The limit on lending for mortgages and small businesses combined is 7.5pc of total assets for most credit unions.
The limit can be raised to 10pc, and up to 15pc, for larger credit unions that present a business case to the Central Bank and get permission for a higher amount of mortgage and SME (small and medium-sized enterprises) lending.
Assets of the sector are around €21bn, but only €615m was loaned out in mortgages last year. The assets of a credit union include the value of its loans, shares and investments.
The limits mean a credit union with assets of €200m, taking an average mortgage of €350,000, can only offer 43 mortgages under the regulations, exclusive of any SME lending.
David Malone, chief executive of the ILCU, described the lending limits as a “crisis-era” measure.
He said the league was engaging with the Central Bank and all politicians on the issue.
Asked whether the league had lobbied Taoiseach Simon Harris on the issue when it met him lately, Mr Malone would say only: “We have engaged with all stakeholders across the political spectrum and the Central Bank.”
It is understood the Taoiseach is anxious to see the member-owned lenders play a bigger role in the mortgage market.
The pressure on regulators comes as 77 credit unions have come together to form a joint venture to offer a national credit union mortgage rate. At the moment, each credit union has its own rates, which is confusing for borrowers.

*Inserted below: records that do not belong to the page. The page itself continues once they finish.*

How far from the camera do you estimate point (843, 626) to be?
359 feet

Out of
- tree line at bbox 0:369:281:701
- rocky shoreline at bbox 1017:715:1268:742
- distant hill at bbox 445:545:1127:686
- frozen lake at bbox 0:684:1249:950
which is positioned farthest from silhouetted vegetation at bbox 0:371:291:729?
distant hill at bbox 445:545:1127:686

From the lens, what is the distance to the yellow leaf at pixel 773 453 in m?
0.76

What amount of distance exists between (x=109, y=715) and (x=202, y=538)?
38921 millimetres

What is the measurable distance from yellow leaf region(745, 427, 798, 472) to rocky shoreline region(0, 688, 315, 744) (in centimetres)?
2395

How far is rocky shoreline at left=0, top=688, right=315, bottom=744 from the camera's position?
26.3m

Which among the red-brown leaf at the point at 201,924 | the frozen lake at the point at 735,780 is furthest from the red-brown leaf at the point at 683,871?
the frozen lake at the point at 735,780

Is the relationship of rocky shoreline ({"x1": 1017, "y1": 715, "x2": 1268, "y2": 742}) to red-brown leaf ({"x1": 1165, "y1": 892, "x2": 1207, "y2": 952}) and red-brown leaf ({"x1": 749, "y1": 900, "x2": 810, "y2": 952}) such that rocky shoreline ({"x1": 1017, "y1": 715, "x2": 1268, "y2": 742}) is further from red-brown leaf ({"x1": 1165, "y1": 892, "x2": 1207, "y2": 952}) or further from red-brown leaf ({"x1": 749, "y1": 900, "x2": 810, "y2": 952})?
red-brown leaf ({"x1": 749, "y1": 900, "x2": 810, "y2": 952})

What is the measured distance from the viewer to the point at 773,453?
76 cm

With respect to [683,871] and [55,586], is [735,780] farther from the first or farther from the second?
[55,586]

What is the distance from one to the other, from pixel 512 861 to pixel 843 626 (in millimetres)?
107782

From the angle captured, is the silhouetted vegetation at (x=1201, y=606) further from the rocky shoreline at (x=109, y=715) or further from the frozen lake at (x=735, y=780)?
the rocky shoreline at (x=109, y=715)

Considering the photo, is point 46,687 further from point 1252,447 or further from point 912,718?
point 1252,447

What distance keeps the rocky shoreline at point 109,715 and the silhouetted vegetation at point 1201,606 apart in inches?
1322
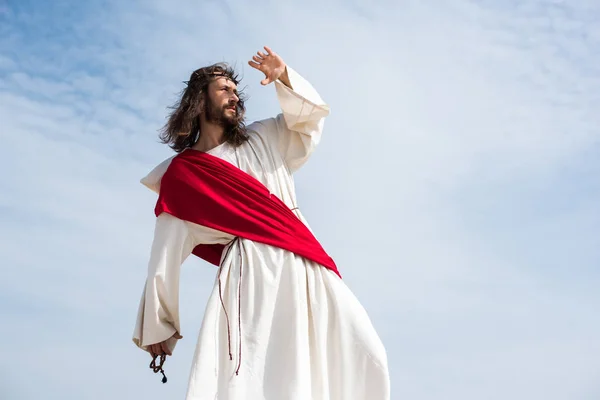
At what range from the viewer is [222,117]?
5.36 m

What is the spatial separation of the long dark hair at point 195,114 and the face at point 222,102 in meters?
0.03

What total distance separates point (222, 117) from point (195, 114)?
0.57 feet

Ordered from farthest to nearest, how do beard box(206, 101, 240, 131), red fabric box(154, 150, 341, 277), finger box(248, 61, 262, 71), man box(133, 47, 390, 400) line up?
1. beard box(206, 101, 240, 131)
2. finger box(248, 61, 262, 71)
3. red fabric box(154, 150, 341, 277)
4. man box(133, 47, 390, 400)

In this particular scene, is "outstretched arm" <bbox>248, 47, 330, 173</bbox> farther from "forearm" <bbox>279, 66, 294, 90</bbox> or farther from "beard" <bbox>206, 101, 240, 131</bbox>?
"beard" <bbox>206, 101, 240, 131</bbox>

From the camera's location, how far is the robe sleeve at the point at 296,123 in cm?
513

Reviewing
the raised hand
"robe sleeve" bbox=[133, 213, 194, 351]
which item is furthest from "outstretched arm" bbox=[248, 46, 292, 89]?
"robe sleeve" bbox=[133, 213, 194, 351]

Such a centralised services company would enable the sector to have common mortgage rates, a centralised underwriting facility and shared marketing.
This could lead to €1bn worth of mortgages being issued over the next seven years, as proposed by the sector. Mortgages would become a core offering of credit unions, according to the plans for the new mortgages credit union services organisation (CUSO).
The Central Bank, where credit union registrar Elaine Byrne is based, said it put the lending measures in place in January 2020.
“Since then, we have seen growth in this area of lending. However, significant capacity still exists within the existing concentration limits for further home and business lending,” it said.
It said there was capacity for another €2bn in credit union business and mortgage lending.
This is on the basis that larger credit unions seek higher lending limits.
But up to now just 21 of the 68 larger credit unions having applied for the increased lending limits, the Central Bank said.
“Individual credit unions should continue to develop appropriate strategies to grow their loan books prudently,” the regulator said.
The Central Bank welcomed the Icurn review.